Found or Planted Monuments

Description

These symbols are shown at property corners, angles, curves or bends along the boundary perimeter and represent survey markers that were either found or set in the ground during the course of the survey. A survey marker or survey monument is a general term for a legal property marker, which can include a square iron bar, round iron bar, cross cut on concrete surface, iron pin, rock bar in accordance with survey regulations. This survey marker indicates something that is physically in the ground, at the noted location, as a result of the survey that was conducted. _ Solid black square denotes ""survey monument found"", meaning that the survey marker was found in the ground and was planted by earlier survey. It is found evidence of the boundary location. _ White square denotes ""survey monument planted"", meaning that a monument was not found at the time of the survey and so the surveyor ""planted"" a new survey bar based on their assessment of all evidence and their measurements.

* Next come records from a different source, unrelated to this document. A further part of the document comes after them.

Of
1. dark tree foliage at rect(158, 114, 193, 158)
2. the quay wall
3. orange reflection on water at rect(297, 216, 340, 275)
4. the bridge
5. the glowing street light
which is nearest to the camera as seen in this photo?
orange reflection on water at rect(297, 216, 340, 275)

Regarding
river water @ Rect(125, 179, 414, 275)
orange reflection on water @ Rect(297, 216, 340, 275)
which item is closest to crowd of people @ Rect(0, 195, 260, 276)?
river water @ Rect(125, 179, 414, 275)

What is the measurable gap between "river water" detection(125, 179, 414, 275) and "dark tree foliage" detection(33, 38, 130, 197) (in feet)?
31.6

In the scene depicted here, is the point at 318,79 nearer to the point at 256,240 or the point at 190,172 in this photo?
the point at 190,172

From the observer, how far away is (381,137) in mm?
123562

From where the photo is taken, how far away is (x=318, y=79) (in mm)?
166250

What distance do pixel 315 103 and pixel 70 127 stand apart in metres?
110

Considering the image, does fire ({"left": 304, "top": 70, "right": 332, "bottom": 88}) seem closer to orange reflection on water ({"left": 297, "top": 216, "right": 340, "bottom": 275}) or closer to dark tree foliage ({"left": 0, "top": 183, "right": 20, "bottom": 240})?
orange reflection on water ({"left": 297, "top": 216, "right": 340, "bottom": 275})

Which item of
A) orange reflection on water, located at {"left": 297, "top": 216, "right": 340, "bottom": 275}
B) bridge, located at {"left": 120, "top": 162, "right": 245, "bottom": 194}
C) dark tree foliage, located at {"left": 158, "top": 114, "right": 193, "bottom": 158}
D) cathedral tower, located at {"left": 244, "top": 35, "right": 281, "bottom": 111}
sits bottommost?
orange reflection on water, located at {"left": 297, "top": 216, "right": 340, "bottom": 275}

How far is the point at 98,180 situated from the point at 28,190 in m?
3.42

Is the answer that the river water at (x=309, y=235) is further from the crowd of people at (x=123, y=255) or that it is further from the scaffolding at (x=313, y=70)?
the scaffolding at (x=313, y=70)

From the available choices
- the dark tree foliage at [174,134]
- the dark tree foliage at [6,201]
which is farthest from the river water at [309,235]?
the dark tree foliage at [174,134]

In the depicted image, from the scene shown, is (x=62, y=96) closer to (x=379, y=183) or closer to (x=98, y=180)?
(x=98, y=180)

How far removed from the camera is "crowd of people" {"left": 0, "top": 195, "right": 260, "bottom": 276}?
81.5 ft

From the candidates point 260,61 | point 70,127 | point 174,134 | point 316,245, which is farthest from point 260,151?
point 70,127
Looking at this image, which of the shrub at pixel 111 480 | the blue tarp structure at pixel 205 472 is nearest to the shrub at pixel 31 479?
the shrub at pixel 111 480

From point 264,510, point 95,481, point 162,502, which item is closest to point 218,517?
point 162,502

Only surveyors can set or confirm these markers but be cautious; not all monuments are at the corners. Some are set or located at an offset distance shown on the plan. Surveyor's Real Propertry Reports (residential legal plans of survey) require survey monuments be found or re-set for the two front property corners by the Ontario Land Surveyor at the time of the survey. The rear property corners are optional, but recommended.

Purpose

A surveyor's symbol representing a physical metal stake or bar which usually identifies the location of the boundary (usually at a corner, angle, curve or bend).

Why is this important?

Survey monuments are official boundary markers - usually iron bars manually hammered into the ground. Identifying and finding these original, undisturbed iron bars provides you with the most accurate physical evidence of your boundary.